5 razones por las que las reuniones a través de Zoom son tan agotadoras

Si bien en su momento hablamos de los problemas que tiene esta plataforma en cuanto a su seguridad muchos usuarios siguen optando por esta plataforma y los efectos de esto nos han tomado por sorpresa. Tener cabezas gigantes que nos miran de cerca durante largos períodos puede ser desagradable para muchos de nosotros. Además de que podemos pensar que debíamos habernos arreglado el cabello o maquillado o quitado la piyama.

Pero ¿por qué son más agotadoras las reuniones online que las que se realizan cara a cara? La gente siente que tiene que hacer más esfuerzo emocional para parecer interesada y, en ausencia de otras claves no verbales, la intensa concentración en las palabras y contacto visual sostenido es agotador. Ya que las reuniones en persona son rituales importantes en la oficina, nos tranquilizan y son esenciales en los edificios para mantener la interacción. 

1. Nos perdemos mucho de la comunicación no verbal

Nuestros sentimientos y actitudes se transmiten en gran parte con señales no verbales como expresiones faciales, el tono y registro de la voz, gestos, postura y la distancia entre los comunicadores. En una reunión cara a cara procesamos estas señales en gran parte de forma automática y al mismo tiempo podemos oír a la persona que habla.

2. ¿Y si los niños se meten en la reunión?

Nos sentimos ansiosos sobre nuestro espacio de trabajo remoto y controlamos eventos que podrían hacernos quedar mal ante nuestros colegas. ¿Se verá mal mi trasfondo en la pantalla Zoom revelando mi tendencia de almacenar cosas? Y ninguno de nosotros quiere parecerse a la presentadora de televisión y experta en modas Trinny Woodall que estaba haciendo una transmisión en vivo cuando su pareja entró en pantalla caminando desnudo por el cuarto.

3. No hay cómo ponerse al día con las conversaciones de pasillo

En persona, a menudo nos encontramos con gente camino a una reunión y nos ponemos al día o discutimos nuestras opiniones antes de comenzar. Vamos por café, y el simple acto de caminar hacia una sala diferente nos motiva. Pero en la casa, quizás estamos trabajando en una tarea y después entramos a Zoom, a menudo sin tomar un descanso. Además, se sabe que caminar mejora la creatividad, lo que subraya la importancia de las discusiones mientras caminamos hacia la reunión o cuando nos movemos durante la reunión o en las ahora populares reuniones de pie.

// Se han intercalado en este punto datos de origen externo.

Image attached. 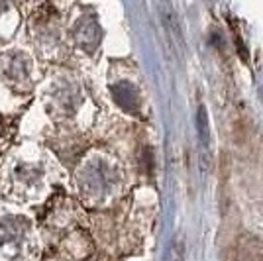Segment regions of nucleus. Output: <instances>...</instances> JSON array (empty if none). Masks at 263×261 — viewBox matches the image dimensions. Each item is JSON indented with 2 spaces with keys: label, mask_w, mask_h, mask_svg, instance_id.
Instances as JSON below:
<instances>
[{
  "label": "nucleus",
  "mask_w": 263,
  "mask_h": 261,
  "mask_svg": "<svg viewBox=\"0 0 263 261\" xmlns=\"http://www.w3.org/2000/svg\"><path fill=\"white\" fill-rule=\"evenodd\" d=\"M159 16H161V24H163L167 38L171 40V44L175 45L179 53H185V38H183L179 16H177L171 0H159Z\"/></svg>",
  "instance_id": "obj_1"
},
{
  "label": "nucleus",
  "mask_w": 263,
  "mask_h": 261,
  "mask_svg": "<svg viewBox=\"0 0 263 261\" xmlns=\"http://www.w3.org/2000/svg\"><path fill=\"white\" fill-rule=\"evenodd\" d=\"M195 124H197L198 143H200V150H202V152H200L202 153V161L206 165L209 163V152H210V122H209V114H206L204 104L198 106Z\"/></svg>",
  "instance_id": "obj_2"
},
{
  "label": "nucleus",
  "mask_w": 263,
  "mask_h": 261,
  "mask_svg": "<svg viewBox=\"0 0 263 261\" xmlns=\"http://www.w3.org/2000/svg\"><path fill=\"white\" fill-rule=\"evenodd\" d=\"M186 255V241L183 232H177L171 244H169V251H167V261H185Z\"/></svg>",
  "instance_id": "obj_3"
}]
</instances>
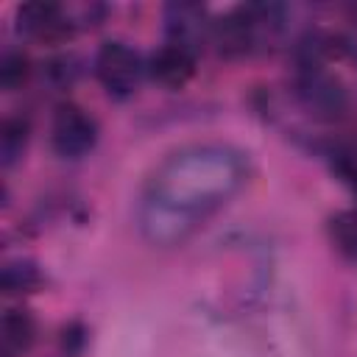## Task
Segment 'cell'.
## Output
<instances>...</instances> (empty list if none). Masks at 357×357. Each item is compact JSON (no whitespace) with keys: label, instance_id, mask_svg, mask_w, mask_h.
Instances as JSON below:
<instances>
[{"label":"cell","instance_id":"6da1fadb","mask_svg":"<svg viewBox=\"0 0 357 357\" xmlns=\"http://www.w3.org/2000/svg\"><path fill=\"white\" fill-rule=\"evenodd\" d=\"M245 178V162L223 145H195L173 153L151 178L142 226L151 240H181L198 220L226 204Z\"/></svg>","mask_w":357,"mask_h":357},{"label":"cell","instance_id":"7a4b0ae2","mask_svg":"<svg viewBox=\"0 0 357 357\" xmlns=\"http://www.w3.org/2000/svg\"><path fill=\"white\" fill-rule=\"evenodd\" d=\"M142 59L134 47L126 42H103L95 56V75L103 84V89L114 98H128L137 92L142 78Z\"/></svg>","mask_w":357,"mask_h":357},{"label":"cell","instance_id":"3957f363","mask_svg":"<svg viewBox=\"0 0 357 357\" xmlns=\"http://www.w3.org/2000/svg\"><path fill=\"white\" fill-rule=\"evenodd\" d=\"M50 142H53V151L59 156L81 159L98 142V123L86 109H81L75 103H61L53 112Z\"/></svg>","mask_w":357,"mask_h":357},{"label":"cell","instance_id":"277c9868","mask_svg":"<svg viewBox=\"0 0 357 357\" xmlns=\"http://www.w3.org/2000/svg\"><path fill=\"white\" fill-rule=\"evenodd\" d=\"M20 31L45 45H59L73 33V20L59 3H25L17 8Z\"/></svg>","mask_w":357,"mask_h":357},{"label":"cell","instance_id":"5b68a950","mask_svg":"<svg viewBox=\"0 0 357 357\" xmlns=\"http://www.w3.org/2000/svg\"><path fill=\"white\" fill-rule=\"evenodd\" d=\"M148 73L153 81H159L167 89L184 86L195 75V47L178 45V42H165L148 61Z\"/></svg>","mask_w":357,"mask_h":357},{"label":"cell","instance_id":"8992f818","mask_svg":"<svg viewBox=\"0 0 357 357\" xmlns=\"http://www.w3.org/2000/svg\"><path fill=\"white\" fill-rule=\"evenodd\" d=\"M298 95L304 98V103L321 114H340L346 95L340 89V84L335 78H329L318 64H304V75L298 81Z\"/></svg>","mask_w":357,"mask_h":357},{"label":"cell","instance_id":"52a82bcc","mask_svg":"<svg viewBox=\"0 0 357 357\" xmlns=\"http://www.w3.org/2000/svg\"><path fill=\"white\" fill-rule=\"evenodd\" d=\"M165 22H167V42L195 47L206 31V11L204 6L195 3H170L165 8Z\"/></svg>","mask_w":357,"mask_h":357},{"label":"cell","instance_id":"ba28073f","mask_svg":"<svg viewBox=\"0 0 357 357\" xmlns=\"http://www.w3.org/2000/svg\"><path fill=\"white\" fill-rule=\"evenodd\" d=\"M0 332L8 351H28L36 340V324L28 310H6Z\"/></svg>","mask_w":357,"mask_h":357},{"label":"cell","instance_id":"9c48e42d","mask_svg":"<svg viewBox=\"0 0 357 357\" xmlns=\"http://www.w3.org/2000/svg\"><path fill=\"white\" fill-rule=\"evenodd\" d=\"M42 271L31 259H11L3 265V290L8 296L33 293L36 287H42Z\"/></svg>","mask_w":357,"mask_h":357},{"label":"cell","instance_id":"30bf717a","mask_svg":"<svg viewBox=\"0 0 357 357\" xmlns=\"http://www.w3.org/2000/svg\"><path fill=\"white\" fill-rule=\"evenodd\" d=\"M28 134H31V126L25 117H8L0 128V156H3V167H11L25 145H28Z\"/></svg>","mask_w":357,"mask_h":357},{"label":"cell","instance_id":"8fae6325","mask_svg":"<svg viewBox=\"0 0 357 357\" xmlns=\"http://www.w3.org/2000/svg\"><path fill=\"white\" fill-rule=\"evenodd\" d=\"M329 237L337 251L357 257V209H343L329 218Z\"/></svg>","mask_w":357,"mask_h":357},{"label":"cell","instance_id":"7c38bea8","mask_svg":"<svg viewBox=\"0 0 357 357\" xmlns=\"http://www.w3.org/2000/svg\"><path fill=\"white\" fill-rule=\"evenodd\" d=\"M31 78V61L25 53H6L0 61V84L6 92L20 89Z\"/></svg>","mask_w":357,"mask_h":357},{"label":"cell","instance_id":"4fadbf2b","mask_svg":"<svg viewBox=\"0 0 357 357\" xmlns=\"http://www.w3.org/2000/svg\"><path fill=\"white\" fill-rule=\"evenodd\" d=\"M340 173H343V181L351 187V192L357 195V162H351V165H343L340 167Z\"/></svg>","mask_w":357,"mask_h":357},{"label":"cell","instance_id":"5bb4252c","mask_svg":"<svg viewBox=\"0 0 357 357\" xmlns=\"http://www.w3.org/2000/svg\"><path fill=\"white\" fill-rule=\"evenodd\" d=\"M351 20H354V22H357V6H354V8H351Z\"/></svg>","mask_w":357,"mask_h":357}]
</instances>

4. Mirar nuestra propia cara es estresante

El énfasis que se pone en las señales faciales y la capacidad de verse a uno mismo pueden actuar como factores estresantes. Ver nuestras expresiones faciales negativas (como enojo y disgusto) puede llevar a emociones más intensas que cuando vemos expresiones faciales similares en los demás.


5. ¿Me escuchas o estás congelado?

El silencio en las conversaciones de la vida real es importante y crea un ritmo natural. Pero en una llamada de video, el silencio te provoca ansia por la tecnología. Incluso un retraso de 1,2 segundos en la respuesta online puede hacer que la gente perciba a la persona que habla como menos amistosa o enfocada. Además, la frustración con las personas que abren y cierran su micrófono, el retraso de las conexiones y el ruido de fondo significan que la reunión rara vez fluye sin contratiempos.


¿Cómo podemos reducir la fatiga?


Con las predicciones de que la "nueva forma normal” de trabajar será muy diferente de la antigua, al parecer Zoom llegó para quedarse. Hay varios pasos que podemos dar para reducir los efectos negativos de las reuniones a través de video.

Primero, hay que considerar si la reunión necesita llevarse a cabo. En algunos casos, las plataformas para compartir documentos con comentarios detallados pueden reducir la necesidad de reunirse.

Limitar el número de reuniones de Zoom en un día puede ayudar, así como usar el correo y los mensajes. A veces, el teléfono es mejor. En el teléfono solo tenemos que concentrarnos en una voz y podemos caminar, lo cual puede ayudar a pensar.